Dr. Jim Davie is a recognized leader in chromatin, a rapidly expanding field now known as epigenetics. His several seminal findings resulted in knowledge translation towards improving human health.
His early studies set the foundation for development of histone deacetylase inhibitor drugs, which are approved therapeutics for hematologic malignancies and in clinical trials for a broad range of human disorders.
He has published over 200 peer-reviewed papers that have been cited more than 22,000 times.
In recognition of Dr. Davie’s seminal contributions in epigenetics, he was inducted as a fellow in the Canadian Academy of Health Sciences and in the Royal Society of Canada, and awarded the title of Distinguished Professor.

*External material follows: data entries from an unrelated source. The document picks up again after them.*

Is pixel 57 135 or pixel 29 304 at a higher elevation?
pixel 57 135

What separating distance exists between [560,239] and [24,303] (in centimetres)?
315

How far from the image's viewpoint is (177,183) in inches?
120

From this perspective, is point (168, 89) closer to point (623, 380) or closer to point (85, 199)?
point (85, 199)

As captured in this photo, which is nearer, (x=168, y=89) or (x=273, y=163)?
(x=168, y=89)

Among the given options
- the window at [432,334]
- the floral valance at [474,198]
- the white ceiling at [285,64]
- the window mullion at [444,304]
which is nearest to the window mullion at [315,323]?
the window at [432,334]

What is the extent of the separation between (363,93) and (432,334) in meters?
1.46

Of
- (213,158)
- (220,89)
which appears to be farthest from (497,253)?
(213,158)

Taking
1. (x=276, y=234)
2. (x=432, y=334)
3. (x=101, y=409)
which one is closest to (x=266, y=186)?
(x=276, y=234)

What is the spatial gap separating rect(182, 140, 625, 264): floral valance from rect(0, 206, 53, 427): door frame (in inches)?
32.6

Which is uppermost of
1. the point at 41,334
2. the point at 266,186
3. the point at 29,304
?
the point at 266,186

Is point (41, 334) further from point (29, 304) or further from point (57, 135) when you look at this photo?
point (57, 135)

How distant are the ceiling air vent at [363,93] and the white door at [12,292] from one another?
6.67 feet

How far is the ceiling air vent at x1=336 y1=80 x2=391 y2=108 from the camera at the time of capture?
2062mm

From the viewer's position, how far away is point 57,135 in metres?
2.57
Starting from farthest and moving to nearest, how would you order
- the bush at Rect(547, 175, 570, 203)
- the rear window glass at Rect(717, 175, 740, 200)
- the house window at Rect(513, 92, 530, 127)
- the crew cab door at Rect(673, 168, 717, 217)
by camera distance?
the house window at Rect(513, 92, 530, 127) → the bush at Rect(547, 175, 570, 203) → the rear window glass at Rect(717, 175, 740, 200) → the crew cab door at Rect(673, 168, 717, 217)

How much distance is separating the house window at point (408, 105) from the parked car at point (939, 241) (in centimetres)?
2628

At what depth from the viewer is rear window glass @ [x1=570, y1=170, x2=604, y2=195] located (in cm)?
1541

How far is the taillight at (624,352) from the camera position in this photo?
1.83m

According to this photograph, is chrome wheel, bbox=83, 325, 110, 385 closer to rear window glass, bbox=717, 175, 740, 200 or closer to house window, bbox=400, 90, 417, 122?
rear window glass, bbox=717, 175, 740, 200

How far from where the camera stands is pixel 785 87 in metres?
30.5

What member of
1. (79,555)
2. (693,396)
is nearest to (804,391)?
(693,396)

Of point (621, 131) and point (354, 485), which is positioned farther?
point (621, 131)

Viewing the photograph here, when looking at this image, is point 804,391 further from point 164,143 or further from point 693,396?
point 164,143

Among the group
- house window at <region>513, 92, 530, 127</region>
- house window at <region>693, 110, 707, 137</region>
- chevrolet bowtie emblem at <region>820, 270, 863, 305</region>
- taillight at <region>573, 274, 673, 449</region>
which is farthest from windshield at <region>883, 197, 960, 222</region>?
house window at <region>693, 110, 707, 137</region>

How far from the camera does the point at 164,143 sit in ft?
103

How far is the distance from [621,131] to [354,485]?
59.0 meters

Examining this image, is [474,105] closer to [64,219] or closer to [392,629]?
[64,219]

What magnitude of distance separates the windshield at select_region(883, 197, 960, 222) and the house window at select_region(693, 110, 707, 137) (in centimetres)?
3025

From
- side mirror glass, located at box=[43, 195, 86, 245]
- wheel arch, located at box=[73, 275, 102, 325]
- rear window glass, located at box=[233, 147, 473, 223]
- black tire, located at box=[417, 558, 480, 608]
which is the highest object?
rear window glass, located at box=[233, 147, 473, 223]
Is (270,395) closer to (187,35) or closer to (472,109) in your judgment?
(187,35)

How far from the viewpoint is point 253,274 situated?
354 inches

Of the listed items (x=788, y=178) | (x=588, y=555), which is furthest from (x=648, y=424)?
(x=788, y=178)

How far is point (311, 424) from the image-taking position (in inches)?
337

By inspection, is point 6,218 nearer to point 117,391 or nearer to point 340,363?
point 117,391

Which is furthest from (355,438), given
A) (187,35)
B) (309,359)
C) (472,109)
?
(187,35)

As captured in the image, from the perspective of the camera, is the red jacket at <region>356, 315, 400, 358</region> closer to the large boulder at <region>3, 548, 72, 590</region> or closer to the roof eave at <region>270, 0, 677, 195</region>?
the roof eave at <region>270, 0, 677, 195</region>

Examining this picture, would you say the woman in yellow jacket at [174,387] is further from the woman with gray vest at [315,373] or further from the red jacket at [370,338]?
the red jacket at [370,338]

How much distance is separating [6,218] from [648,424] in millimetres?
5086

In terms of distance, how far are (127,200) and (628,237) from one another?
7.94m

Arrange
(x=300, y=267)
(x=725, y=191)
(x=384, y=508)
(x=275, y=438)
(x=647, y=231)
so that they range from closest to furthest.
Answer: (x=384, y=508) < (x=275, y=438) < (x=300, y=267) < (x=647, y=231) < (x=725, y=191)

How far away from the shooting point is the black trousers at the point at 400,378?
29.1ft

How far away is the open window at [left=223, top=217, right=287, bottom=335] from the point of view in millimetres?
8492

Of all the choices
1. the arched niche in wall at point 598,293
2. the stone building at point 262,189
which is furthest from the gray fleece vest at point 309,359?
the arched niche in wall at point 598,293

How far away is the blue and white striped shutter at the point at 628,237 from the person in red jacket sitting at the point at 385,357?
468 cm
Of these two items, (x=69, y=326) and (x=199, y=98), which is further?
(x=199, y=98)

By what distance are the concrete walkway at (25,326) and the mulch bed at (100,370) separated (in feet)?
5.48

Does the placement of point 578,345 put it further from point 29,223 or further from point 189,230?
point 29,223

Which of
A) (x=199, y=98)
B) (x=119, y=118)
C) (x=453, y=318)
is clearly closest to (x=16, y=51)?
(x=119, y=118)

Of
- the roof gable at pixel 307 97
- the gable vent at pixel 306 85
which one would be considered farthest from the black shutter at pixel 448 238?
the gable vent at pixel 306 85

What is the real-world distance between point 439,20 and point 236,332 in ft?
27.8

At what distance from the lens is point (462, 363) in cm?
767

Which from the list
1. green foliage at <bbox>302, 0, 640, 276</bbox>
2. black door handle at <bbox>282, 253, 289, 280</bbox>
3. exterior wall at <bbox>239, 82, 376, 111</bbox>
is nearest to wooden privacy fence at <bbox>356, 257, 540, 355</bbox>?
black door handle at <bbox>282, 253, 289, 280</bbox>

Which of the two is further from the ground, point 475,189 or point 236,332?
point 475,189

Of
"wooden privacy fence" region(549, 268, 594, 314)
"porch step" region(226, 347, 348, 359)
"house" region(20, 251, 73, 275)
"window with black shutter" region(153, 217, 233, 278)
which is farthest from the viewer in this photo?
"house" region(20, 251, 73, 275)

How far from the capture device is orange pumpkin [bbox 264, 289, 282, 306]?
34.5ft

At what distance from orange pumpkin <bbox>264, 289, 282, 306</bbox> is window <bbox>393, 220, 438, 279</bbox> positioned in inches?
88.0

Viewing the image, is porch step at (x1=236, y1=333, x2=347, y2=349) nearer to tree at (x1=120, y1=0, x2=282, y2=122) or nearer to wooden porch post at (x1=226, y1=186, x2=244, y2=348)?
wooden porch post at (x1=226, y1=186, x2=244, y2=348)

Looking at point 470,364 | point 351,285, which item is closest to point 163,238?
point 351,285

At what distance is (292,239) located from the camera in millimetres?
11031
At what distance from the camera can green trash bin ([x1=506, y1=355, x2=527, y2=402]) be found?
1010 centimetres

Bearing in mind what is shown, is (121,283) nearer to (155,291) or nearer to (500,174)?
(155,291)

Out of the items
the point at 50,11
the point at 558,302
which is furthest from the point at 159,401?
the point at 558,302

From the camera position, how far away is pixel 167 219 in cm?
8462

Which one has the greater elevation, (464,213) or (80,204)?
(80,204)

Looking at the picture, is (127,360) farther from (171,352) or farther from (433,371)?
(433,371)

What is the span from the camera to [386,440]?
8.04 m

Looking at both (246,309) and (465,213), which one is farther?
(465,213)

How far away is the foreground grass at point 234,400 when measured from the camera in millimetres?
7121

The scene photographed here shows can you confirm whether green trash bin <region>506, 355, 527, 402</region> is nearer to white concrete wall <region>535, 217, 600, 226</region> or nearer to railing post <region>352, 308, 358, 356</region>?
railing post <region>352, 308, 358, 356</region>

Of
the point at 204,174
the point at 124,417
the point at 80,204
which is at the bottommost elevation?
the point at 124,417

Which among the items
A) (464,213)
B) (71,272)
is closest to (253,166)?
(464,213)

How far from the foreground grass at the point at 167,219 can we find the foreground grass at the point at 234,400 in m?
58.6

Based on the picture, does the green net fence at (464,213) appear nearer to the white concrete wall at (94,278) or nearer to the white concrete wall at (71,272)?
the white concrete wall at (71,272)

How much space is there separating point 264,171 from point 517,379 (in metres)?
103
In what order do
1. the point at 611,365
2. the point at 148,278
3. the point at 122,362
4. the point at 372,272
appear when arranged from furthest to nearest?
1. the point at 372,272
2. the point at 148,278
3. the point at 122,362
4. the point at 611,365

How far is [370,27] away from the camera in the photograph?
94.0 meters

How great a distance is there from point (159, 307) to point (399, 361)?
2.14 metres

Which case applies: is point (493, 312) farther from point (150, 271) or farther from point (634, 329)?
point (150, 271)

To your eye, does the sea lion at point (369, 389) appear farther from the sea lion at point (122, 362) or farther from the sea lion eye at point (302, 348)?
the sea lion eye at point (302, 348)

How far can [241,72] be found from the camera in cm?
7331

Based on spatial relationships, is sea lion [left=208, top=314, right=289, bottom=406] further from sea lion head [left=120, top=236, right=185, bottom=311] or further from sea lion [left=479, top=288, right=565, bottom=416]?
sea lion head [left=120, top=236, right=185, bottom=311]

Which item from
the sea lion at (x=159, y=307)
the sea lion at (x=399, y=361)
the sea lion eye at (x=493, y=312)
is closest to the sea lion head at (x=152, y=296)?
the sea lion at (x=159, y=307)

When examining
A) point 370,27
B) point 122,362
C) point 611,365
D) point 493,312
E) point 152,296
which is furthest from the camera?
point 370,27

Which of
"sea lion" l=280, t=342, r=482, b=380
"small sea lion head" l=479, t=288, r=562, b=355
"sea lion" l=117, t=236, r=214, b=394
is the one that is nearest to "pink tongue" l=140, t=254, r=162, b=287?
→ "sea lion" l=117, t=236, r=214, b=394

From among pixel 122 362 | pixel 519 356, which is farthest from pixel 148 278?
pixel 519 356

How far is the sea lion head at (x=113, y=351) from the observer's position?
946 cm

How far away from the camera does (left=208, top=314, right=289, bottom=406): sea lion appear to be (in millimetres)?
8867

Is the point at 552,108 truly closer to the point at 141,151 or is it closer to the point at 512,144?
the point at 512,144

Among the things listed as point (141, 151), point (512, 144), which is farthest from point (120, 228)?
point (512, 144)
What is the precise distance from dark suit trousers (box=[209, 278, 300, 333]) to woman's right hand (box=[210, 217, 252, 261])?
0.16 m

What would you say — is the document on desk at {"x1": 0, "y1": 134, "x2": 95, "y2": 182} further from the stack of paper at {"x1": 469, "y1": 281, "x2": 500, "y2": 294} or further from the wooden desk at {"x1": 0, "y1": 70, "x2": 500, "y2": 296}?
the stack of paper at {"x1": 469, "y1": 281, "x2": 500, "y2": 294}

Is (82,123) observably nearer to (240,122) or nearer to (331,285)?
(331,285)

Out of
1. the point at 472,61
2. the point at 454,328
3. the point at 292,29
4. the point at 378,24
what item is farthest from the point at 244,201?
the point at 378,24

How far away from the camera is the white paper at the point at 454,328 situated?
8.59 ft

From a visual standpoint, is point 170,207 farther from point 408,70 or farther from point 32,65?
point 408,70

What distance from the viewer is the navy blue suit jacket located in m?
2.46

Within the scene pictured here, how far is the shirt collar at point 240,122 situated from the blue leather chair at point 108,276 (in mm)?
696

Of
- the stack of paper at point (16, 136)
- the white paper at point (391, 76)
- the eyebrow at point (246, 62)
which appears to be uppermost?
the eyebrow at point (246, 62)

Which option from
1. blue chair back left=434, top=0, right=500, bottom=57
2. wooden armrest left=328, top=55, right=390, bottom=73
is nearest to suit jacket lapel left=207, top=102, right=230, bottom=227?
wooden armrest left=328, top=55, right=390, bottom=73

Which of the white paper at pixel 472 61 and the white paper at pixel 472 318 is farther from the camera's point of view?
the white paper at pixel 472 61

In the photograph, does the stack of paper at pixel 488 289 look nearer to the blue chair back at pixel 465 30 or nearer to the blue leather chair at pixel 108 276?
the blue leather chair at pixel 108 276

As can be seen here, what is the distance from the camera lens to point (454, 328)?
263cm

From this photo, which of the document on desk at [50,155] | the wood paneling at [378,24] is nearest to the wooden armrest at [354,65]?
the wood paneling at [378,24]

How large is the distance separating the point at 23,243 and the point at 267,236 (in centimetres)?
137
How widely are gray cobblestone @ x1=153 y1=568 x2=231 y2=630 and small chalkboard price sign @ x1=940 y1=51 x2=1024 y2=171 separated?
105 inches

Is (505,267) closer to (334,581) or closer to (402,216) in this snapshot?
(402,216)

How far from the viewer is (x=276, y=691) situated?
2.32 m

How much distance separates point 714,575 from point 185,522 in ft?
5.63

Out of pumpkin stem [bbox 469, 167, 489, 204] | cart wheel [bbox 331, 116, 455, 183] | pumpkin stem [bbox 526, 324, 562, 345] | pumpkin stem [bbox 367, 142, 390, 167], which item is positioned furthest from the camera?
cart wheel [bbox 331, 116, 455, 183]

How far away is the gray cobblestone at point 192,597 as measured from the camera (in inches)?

Many of his trainees have landed fellowships in outstanding laboratories at first-tier institutions. His trainees were awarded distinguished fellowships and awards for their work in his laboratory. Twice, his trainees won the Drewry Memorial Award for Excellence in Graduate Research, the highest honor given to a student in the Rady Faculty of Health Sciences. His doctoral trainees won the (former) Faculty of Medicine Graduate Student Award (Merck Frost Inc. Award, MMSF) eight times, University of Manitoba Distinguished Doctoral Dissertation Award two times, and the University of Manitoba Governor General's medal for outstanding achievement at the graduate level two times (master's and doctoral classifications).
In addition to his research and mentorship activities, he has contributed significantly to university administration and to scientific knowledge dissemination through his service as editor-in-chief and associate editor on many journals.
He is the founder of the Manitoba Epigenetics Network and represents the epigenetic interests of prairie researchers through his membership on the Canadian Epigenetics, Environment and Health Research Consortium Executive.
He has promoted Canadian science through his many years of service with the Canadian Society for Molecular Biosciences (CSMB) and is currently the general secretary of CSMB.